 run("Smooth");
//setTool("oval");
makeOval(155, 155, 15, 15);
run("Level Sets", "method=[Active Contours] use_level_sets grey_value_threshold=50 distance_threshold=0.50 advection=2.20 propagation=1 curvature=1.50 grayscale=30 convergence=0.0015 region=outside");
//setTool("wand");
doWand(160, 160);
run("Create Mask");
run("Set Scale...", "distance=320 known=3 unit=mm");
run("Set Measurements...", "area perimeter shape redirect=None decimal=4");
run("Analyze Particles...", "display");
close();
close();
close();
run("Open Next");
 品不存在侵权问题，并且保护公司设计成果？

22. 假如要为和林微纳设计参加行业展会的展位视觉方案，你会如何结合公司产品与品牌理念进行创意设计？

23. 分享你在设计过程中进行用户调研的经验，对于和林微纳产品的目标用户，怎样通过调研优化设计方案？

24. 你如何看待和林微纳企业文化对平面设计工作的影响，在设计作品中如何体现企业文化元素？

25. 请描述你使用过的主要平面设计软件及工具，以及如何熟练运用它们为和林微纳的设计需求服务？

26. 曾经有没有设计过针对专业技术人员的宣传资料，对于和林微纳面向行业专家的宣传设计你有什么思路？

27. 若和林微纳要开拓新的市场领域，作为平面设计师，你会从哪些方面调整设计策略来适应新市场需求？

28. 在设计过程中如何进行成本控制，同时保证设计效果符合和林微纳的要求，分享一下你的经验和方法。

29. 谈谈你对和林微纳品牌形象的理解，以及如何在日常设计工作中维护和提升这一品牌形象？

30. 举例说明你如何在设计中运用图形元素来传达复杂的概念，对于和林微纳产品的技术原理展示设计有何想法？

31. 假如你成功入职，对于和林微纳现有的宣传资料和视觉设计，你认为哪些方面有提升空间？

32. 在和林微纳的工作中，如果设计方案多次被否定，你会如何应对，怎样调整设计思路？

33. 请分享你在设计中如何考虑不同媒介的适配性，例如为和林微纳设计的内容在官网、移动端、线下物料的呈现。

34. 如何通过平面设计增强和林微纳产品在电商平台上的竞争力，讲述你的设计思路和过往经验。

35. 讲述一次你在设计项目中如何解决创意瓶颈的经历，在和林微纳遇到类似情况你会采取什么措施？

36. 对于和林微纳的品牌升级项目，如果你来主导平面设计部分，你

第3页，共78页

=-=-=

In the answer, the lines from the first line of the data above through the line containing "doWand(160, 160);" must appear exactly as written, with nothing else.

 run("Smooth");
//setTool("oval");
makeOval(155, 155, 15, 15);
run("Level Sets", "method=[Active Contours] use_level_sets grey_value_threshold=50 distance_threshold=0.50 advection=2.20 propagation=1 curvature=1.50 grayscale=30 convergence=0.0015 region=outside");
//setTool("wand");
doWand(160, 160);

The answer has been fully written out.